### Exercise aim
Can you quote everything from the line containing "Segment: nucleus. Return" down to the line containing "332L467 344L488 352L507", both of those lines included, and leave the pictures out?

[Data items]
********************

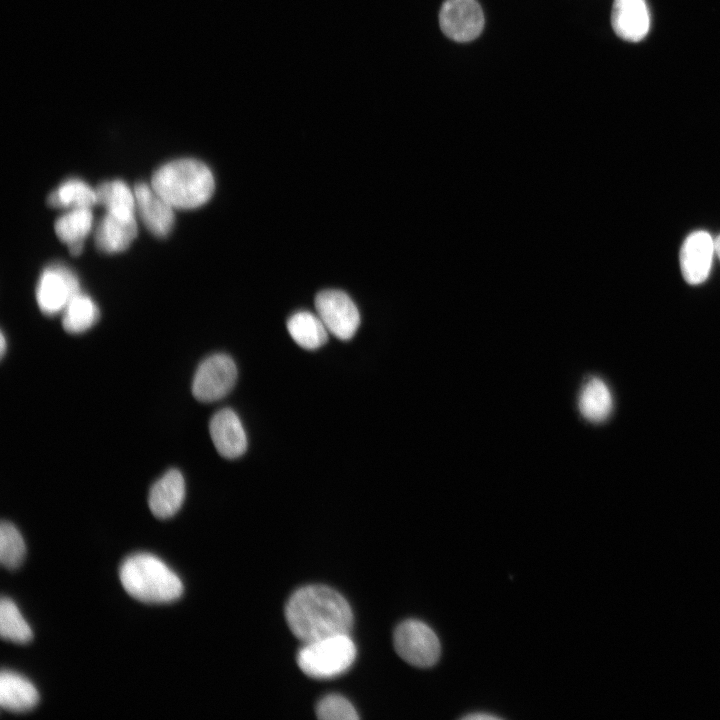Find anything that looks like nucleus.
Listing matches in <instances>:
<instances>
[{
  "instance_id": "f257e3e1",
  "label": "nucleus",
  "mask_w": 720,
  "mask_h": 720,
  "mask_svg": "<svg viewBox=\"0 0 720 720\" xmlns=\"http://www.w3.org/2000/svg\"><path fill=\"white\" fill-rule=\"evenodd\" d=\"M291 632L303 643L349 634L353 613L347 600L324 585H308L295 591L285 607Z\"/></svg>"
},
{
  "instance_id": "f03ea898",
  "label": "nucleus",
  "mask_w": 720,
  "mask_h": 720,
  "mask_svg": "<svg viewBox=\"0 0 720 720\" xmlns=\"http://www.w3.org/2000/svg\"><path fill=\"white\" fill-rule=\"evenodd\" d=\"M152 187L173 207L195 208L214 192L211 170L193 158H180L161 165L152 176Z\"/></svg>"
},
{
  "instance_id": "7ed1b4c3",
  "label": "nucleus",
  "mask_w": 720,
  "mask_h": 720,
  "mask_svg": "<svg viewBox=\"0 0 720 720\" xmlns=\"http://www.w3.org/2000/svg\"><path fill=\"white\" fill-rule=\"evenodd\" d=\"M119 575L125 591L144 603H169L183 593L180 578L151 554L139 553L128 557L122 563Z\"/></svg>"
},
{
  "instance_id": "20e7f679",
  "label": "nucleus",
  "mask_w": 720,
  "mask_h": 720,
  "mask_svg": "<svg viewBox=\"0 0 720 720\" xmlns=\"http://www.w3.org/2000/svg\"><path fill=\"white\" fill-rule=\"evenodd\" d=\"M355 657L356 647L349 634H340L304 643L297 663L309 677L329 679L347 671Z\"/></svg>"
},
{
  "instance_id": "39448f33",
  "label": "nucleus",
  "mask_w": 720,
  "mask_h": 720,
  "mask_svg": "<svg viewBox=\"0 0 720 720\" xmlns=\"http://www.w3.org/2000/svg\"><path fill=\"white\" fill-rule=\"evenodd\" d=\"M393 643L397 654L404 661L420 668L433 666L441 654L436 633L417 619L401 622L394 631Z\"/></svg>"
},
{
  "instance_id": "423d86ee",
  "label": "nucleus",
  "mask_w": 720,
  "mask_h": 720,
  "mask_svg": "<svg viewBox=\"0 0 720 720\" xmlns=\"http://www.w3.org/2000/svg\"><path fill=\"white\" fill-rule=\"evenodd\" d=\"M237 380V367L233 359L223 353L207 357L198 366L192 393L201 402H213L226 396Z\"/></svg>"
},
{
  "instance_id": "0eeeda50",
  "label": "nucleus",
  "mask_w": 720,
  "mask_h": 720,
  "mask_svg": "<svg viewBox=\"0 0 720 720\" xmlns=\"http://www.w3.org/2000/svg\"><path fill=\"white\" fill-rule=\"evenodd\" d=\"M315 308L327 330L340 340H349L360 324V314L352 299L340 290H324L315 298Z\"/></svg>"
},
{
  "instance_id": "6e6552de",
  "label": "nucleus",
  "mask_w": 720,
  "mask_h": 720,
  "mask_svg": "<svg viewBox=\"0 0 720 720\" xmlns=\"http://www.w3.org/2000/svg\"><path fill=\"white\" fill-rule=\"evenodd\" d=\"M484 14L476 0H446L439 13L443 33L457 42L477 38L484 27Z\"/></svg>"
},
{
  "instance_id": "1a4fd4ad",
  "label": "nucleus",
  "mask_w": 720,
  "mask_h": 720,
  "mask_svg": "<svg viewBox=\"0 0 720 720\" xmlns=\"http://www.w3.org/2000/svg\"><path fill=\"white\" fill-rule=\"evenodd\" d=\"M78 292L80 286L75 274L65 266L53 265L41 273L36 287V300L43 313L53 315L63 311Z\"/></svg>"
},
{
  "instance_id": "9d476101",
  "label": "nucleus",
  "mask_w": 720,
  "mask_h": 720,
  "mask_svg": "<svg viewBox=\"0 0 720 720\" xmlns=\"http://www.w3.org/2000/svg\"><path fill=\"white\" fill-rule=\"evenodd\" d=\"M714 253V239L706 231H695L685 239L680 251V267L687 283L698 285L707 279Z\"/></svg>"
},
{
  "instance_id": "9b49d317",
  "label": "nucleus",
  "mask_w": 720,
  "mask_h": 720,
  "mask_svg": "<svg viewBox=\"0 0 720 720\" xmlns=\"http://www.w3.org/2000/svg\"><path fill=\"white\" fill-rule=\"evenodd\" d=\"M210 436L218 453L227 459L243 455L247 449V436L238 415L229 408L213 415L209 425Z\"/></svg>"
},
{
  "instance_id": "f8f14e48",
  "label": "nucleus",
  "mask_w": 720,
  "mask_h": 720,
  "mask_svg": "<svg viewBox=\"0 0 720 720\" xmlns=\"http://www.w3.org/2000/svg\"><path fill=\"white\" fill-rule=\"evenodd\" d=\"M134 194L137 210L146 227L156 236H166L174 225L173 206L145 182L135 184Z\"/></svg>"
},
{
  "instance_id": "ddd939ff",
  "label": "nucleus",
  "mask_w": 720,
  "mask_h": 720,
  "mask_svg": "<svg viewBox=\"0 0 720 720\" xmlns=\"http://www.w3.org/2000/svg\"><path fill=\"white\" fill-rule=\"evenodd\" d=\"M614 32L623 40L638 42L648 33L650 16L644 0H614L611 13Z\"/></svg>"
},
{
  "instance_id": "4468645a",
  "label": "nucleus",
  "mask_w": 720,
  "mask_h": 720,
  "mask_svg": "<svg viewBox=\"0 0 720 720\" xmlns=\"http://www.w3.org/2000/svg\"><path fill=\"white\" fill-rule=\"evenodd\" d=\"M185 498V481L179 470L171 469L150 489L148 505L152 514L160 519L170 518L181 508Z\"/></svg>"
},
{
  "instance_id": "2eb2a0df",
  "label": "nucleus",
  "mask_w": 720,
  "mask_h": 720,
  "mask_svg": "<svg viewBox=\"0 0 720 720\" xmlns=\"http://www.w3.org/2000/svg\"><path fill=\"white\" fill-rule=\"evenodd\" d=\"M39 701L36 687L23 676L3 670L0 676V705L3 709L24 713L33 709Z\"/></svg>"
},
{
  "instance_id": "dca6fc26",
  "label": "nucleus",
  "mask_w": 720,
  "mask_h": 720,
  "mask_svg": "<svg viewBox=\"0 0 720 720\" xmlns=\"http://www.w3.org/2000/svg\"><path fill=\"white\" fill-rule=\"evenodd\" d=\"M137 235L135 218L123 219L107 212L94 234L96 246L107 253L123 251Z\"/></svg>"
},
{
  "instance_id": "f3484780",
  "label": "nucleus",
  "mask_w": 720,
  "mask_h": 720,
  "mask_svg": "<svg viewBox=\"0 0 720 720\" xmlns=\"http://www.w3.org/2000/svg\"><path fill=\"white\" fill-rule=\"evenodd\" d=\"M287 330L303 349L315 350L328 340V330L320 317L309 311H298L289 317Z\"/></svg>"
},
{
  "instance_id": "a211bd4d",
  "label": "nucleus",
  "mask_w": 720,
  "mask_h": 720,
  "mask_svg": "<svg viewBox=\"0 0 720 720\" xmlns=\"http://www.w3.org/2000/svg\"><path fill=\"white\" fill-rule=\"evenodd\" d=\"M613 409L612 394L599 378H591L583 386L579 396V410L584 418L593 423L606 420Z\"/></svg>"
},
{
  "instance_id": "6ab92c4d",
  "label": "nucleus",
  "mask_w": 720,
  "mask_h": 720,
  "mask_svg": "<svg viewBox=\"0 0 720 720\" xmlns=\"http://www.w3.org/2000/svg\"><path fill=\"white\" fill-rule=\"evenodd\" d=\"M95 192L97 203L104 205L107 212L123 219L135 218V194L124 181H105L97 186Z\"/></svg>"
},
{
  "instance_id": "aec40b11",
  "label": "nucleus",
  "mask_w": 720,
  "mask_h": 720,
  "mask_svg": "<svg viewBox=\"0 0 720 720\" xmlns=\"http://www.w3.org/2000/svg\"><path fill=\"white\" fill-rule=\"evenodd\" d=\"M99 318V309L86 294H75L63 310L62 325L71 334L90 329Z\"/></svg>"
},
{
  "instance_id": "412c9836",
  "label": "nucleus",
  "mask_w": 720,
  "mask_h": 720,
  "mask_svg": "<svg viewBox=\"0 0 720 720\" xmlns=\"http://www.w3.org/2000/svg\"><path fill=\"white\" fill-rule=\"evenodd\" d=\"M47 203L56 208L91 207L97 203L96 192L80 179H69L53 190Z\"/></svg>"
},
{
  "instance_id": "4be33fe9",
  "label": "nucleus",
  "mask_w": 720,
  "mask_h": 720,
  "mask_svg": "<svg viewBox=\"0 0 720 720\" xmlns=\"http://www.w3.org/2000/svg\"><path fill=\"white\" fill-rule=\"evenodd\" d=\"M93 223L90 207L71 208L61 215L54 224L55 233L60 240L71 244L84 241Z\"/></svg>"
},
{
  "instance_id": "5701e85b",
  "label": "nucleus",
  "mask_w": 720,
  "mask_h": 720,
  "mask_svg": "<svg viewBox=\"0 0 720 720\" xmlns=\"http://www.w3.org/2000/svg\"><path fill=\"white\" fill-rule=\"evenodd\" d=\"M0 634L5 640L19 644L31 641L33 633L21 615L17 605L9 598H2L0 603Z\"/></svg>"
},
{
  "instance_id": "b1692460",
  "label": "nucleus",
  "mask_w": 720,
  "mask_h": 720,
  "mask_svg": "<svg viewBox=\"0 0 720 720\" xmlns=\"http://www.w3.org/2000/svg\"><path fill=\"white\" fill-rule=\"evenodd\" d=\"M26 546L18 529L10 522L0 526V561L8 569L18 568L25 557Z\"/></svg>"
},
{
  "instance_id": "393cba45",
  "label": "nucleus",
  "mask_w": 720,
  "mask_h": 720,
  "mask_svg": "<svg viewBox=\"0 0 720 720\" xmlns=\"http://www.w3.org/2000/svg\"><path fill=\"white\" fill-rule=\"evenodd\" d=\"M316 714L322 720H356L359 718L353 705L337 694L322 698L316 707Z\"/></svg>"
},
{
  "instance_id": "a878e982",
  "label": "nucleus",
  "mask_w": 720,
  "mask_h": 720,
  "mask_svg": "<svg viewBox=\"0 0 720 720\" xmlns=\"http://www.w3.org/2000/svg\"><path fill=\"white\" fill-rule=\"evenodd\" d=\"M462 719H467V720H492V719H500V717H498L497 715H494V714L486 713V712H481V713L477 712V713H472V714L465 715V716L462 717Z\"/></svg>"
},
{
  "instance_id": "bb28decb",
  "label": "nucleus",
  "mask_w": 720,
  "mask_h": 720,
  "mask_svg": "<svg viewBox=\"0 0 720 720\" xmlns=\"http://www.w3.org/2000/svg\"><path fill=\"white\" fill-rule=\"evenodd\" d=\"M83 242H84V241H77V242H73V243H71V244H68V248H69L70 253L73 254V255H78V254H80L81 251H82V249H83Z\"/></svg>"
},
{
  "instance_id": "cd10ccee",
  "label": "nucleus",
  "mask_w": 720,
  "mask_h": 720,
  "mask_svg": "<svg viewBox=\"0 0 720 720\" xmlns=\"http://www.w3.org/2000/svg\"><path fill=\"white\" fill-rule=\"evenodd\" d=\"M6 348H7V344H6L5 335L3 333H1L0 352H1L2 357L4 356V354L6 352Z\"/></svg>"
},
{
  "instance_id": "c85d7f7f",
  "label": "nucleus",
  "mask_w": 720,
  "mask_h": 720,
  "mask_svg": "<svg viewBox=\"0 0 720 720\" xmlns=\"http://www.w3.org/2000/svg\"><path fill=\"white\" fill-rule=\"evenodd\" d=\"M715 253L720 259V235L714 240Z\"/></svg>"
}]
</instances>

********************

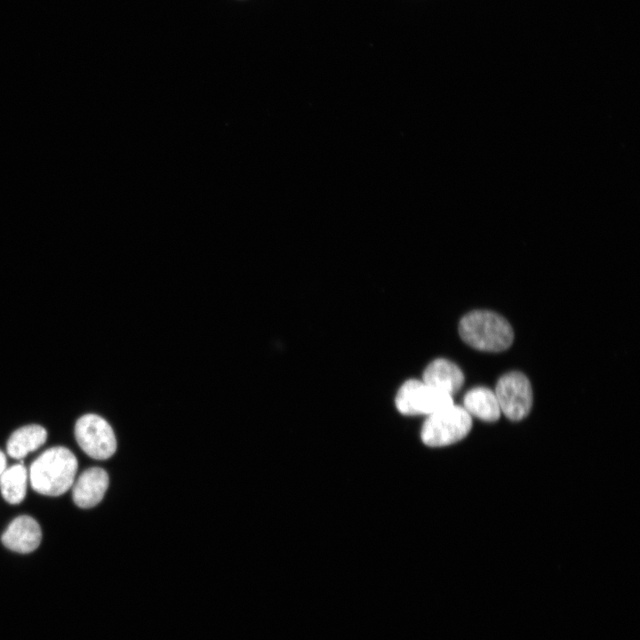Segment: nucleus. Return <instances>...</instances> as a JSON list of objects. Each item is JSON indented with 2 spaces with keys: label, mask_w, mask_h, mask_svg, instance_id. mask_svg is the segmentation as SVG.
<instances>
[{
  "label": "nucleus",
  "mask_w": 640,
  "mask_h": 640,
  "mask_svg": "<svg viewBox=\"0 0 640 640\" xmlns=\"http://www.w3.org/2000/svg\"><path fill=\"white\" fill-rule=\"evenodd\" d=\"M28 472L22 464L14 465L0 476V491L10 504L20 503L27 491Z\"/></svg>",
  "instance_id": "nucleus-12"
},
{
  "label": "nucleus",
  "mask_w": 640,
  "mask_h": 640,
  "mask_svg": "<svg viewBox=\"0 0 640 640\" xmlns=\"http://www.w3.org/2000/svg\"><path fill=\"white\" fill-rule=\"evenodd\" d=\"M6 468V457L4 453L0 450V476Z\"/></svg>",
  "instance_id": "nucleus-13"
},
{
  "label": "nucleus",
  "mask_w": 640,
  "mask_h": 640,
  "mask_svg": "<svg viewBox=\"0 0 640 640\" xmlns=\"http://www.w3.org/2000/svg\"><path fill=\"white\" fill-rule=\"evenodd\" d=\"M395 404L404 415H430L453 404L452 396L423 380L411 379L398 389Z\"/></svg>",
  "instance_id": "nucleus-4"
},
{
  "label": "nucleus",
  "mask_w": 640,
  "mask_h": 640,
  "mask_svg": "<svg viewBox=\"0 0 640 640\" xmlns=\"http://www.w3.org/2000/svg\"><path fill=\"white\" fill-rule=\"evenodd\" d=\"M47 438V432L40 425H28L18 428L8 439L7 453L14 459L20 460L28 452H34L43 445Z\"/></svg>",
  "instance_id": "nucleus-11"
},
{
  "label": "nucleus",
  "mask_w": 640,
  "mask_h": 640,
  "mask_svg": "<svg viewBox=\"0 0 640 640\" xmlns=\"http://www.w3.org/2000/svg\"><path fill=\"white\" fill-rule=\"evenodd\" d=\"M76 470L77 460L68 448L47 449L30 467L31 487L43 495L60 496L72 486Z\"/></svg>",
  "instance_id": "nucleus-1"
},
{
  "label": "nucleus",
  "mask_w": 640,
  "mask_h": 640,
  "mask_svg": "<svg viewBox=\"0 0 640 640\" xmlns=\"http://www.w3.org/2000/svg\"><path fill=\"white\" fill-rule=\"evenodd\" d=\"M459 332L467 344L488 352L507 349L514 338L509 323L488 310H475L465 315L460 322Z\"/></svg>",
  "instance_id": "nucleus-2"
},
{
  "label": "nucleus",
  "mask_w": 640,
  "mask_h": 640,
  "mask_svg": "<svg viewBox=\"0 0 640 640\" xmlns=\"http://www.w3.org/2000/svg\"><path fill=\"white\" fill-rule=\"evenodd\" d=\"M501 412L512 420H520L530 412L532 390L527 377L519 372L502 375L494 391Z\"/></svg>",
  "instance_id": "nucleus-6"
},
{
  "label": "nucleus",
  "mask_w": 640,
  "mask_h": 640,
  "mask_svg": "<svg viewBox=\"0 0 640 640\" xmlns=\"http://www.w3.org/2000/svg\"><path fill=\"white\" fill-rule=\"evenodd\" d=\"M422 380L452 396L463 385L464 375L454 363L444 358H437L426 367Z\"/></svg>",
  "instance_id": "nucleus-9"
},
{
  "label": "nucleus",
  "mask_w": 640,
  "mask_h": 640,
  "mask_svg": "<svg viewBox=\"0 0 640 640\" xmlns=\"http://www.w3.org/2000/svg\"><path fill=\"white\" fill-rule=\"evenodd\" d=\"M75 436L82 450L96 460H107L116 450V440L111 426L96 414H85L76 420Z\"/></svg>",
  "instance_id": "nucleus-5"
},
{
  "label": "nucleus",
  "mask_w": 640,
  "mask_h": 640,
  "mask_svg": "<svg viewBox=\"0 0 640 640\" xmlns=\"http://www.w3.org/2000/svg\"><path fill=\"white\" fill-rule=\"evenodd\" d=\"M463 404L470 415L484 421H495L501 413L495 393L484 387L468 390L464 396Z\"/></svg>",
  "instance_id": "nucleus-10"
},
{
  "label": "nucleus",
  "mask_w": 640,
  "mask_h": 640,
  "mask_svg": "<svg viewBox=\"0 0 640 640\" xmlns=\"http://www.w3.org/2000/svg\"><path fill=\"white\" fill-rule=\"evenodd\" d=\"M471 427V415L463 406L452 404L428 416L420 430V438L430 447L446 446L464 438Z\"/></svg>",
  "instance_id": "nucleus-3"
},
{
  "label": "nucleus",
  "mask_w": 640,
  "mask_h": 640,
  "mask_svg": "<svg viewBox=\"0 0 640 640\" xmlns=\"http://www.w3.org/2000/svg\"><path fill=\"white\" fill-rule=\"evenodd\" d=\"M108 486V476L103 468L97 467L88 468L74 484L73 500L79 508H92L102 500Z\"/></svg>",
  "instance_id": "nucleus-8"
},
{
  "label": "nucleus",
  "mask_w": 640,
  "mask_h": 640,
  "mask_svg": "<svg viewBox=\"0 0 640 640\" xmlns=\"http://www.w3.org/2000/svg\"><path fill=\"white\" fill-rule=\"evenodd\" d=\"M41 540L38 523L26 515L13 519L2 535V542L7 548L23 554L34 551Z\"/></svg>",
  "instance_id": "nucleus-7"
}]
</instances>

********************

### Reply
Segment: nucleus. Return <instances>...</instances> as a JSON list of objects. Each item is JSON indented with 2 spaces with keys: label, mask_w, mask_h, mask_svg, instance_id. mask_svg is the segmentation as SVG.
<instances>
[{
  "label": "nucleus",
  "mask_w": 640,
  "mask_h": 640,
  "mask_svg": "<svg viewBox=\"0 0 640 640\" xmlns=\"http://www.w3.org/2000/svg\"><path fill=\"white\" fill-rule=\"evenodd\" d=\"M28 472L22 464L14 465L0 476V491L10 504L20 503L27 491Z\"/></svg>",
  "instance_id": "nucleus-12"
},
{
  "label": "nucleus",
  "mask_w": 640,
  "mask_h": 640,
  "mask_svg": "<svg viewBox=\"0 0 640 640\" xmlns=\"http://www.w3.org/2000/svg\"><path fill=\"white\" fill-rule=\"evenodd\" d=\"M6 468V457L4 453L0 450V476Z\"/></svg>",
  "instance_id": "nucleus-13"
},
{
  "label": "nucleus",
  "mask_w": 640,
  "mask_h": 640,
  "mask_svg": "<svg viewBox=\"0 0 640 640\" xmlns=\"http://www.w3.org/2000/svg\"><path fill=\"white\" fill-rule=\"evenodd\" d=\"M395 404L404 415H430L453 404L452 396L423 380L411 379L398 389Z\"/></svg>",
  "instance_id": "nucleus-4"
},
{
  "label": "nucleus",
  "mask_w": 640,
  "mask_h": 640,
  "mask_svg": "<svg viewBox=\"0 0 640 640\" xmlns=\"http://www.w3.org/2000/svg\"><path fill=\"white\" fill-rule=\"evenodd\" d=\"M47 438V432L40 425H28L18 428L8 439L7 453L14 459L20 460L28 452H34L43 445Z\"/></svg>",
  "instance_id": "nucleus-11"
},
{
  "label": "nucleus",
  "mask_w": 640,
  "mask_h": 640,
  "mask_svg": "<svg viewBox=\"0 0 640 640\" xmlns=\"http://www.w3.org/2000/svg\"><path fill=\"white\" fill-rule=\"evenodd\" d=\"M76 470L77 460L68 448L47 449L30 467L31 487L43 495L60 496L72 486Z\"/></svg>",
  "instance_id": "nucleus-1"
},
{
  "label": "nucleus",
  "mask_w": 640,
  "mask_h": 640,
  "mask_svg": "<svg viewBox=\"0 0 640 640\" xmlns=\"http://www.w3.org/2000/svg\"><path fill=\"white\" fill-rule=\"evenodd\" d=\"M459 332L467 344L488 352L507 349L514 338L509 323L488 310H475L465 315L460 322Z\"/></svg>",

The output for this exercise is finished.